This was the next-to-last completed MGM film under Louis B. Mayer's supervision (the last was Show Boat (1951), released in the summer of that year). A proxy fight soon after would see him removed as the head of the studio he helped to found. He was replaced by his former chief of production, Dore Schary. Mayer ran MGM for 27 years, Schary for barely 6.
Jesse L. Lasky, who served as associate producer on this film, also knew the real Enrico Caruso. In 1918, whilst serving as the head of Famous Players (later Paramount) Studio, Lasky had paid Caruso to star in two silent films, My Cousin (1918) and The Splendid Romance (1919), neither of which was commercially successful.
Included among the American Film Institute's 2006 list of 180 movies nominated for AFI's Greatest Movie Musicals.
Conductor Richard Hageman, who played Carlo Santi in the film, actually knew Enrico Caruso and led several performances with him at the Metropolitan Opera, including the 1918 War Relief Benefit re-created in the film.
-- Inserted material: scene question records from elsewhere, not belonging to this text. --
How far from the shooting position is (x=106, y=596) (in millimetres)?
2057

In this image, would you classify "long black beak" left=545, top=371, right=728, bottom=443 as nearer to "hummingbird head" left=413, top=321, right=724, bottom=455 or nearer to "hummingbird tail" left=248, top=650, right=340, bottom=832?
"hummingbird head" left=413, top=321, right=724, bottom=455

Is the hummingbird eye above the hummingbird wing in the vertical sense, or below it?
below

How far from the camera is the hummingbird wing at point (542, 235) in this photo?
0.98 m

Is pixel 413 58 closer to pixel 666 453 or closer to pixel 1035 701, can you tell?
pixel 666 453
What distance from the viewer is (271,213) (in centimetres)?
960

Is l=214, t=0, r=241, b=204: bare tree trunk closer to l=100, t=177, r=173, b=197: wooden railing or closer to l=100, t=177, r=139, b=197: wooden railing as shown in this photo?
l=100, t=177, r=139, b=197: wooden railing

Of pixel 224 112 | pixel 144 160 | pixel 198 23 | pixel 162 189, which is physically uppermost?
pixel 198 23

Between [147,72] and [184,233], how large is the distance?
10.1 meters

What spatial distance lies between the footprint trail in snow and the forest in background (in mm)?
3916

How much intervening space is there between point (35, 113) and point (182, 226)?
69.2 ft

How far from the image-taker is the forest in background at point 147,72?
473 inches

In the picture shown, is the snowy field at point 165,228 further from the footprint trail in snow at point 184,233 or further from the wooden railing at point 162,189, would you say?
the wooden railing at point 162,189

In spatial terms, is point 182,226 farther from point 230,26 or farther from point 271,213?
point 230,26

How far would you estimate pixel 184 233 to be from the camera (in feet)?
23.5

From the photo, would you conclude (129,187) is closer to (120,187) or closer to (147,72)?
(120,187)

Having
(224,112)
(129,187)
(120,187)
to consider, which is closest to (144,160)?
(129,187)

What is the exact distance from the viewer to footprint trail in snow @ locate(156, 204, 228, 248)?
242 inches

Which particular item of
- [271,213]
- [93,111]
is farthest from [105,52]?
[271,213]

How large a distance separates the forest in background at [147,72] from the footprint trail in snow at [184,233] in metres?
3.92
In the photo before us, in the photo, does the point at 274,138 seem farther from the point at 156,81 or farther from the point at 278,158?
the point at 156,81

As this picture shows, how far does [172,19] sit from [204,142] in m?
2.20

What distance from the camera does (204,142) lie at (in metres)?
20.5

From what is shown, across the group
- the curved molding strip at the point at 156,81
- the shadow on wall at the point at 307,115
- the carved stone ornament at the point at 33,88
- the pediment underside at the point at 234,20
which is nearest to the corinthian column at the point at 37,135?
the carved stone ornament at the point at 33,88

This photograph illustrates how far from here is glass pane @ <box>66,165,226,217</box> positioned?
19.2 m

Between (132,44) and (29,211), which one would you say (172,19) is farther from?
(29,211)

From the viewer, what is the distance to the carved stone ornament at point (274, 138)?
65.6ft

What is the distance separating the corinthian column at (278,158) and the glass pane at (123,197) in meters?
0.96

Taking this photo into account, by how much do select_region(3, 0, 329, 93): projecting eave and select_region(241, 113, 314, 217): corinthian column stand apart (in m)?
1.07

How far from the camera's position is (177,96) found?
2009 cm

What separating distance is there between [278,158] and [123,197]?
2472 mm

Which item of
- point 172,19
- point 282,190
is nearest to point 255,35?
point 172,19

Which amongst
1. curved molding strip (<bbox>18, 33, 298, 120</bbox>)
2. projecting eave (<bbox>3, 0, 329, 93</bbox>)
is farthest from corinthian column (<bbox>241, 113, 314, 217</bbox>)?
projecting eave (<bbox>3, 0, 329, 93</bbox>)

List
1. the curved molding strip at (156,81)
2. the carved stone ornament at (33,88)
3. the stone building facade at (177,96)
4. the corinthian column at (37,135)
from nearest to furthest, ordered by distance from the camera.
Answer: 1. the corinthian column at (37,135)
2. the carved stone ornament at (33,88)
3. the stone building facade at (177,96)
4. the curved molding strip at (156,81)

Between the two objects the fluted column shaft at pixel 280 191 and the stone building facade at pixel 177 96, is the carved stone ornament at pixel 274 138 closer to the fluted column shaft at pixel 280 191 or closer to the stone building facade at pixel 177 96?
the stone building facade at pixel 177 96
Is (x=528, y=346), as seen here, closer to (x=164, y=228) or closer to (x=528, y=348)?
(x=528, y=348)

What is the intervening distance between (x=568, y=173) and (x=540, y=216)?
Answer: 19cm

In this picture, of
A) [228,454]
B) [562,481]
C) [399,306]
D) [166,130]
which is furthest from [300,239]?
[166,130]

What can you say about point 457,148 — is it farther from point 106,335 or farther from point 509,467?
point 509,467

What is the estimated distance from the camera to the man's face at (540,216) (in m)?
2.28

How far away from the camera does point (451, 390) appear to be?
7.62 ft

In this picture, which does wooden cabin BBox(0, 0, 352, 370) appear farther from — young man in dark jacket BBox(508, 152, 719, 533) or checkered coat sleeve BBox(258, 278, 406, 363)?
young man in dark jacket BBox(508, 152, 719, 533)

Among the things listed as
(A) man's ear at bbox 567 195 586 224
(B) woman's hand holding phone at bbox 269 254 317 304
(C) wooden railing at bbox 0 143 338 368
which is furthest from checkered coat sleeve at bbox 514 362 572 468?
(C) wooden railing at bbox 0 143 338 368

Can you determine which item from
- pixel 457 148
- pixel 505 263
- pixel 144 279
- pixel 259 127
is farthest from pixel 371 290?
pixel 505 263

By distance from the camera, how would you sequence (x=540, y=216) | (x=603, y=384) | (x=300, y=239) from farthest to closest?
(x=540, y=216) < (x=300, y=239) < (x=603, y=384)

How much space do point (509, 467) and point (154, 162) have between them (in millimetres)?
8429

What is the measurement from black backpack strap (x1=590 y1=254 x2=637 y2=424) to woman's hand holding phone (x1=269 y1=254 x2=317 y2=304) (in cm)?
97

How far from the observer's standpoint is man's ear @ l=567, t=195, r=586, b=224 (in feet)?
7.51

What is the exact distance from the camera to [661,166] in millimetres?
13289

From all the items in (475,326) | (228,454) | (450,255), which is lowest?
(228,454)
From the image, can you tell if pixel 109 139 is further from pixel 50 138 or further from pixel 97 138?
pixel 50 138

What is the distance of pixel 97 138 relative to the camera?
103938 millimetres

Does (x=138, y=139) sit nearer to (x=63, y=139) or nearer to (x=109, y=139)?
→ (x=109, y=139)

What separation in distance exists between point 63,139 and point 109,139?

In Caruso's day the NYC Metropolitan Opera House occupied an entire block on Broadway halfway between Times Square and Macy's Herald Square. It was vast (3625 seats) and what Caruso sees peeking out from behind the curtain was the actual interior. The new Metropolitan House is vaster (3800 seats) though Radio City Music Hall from 1932 was even vaster (5960 seats).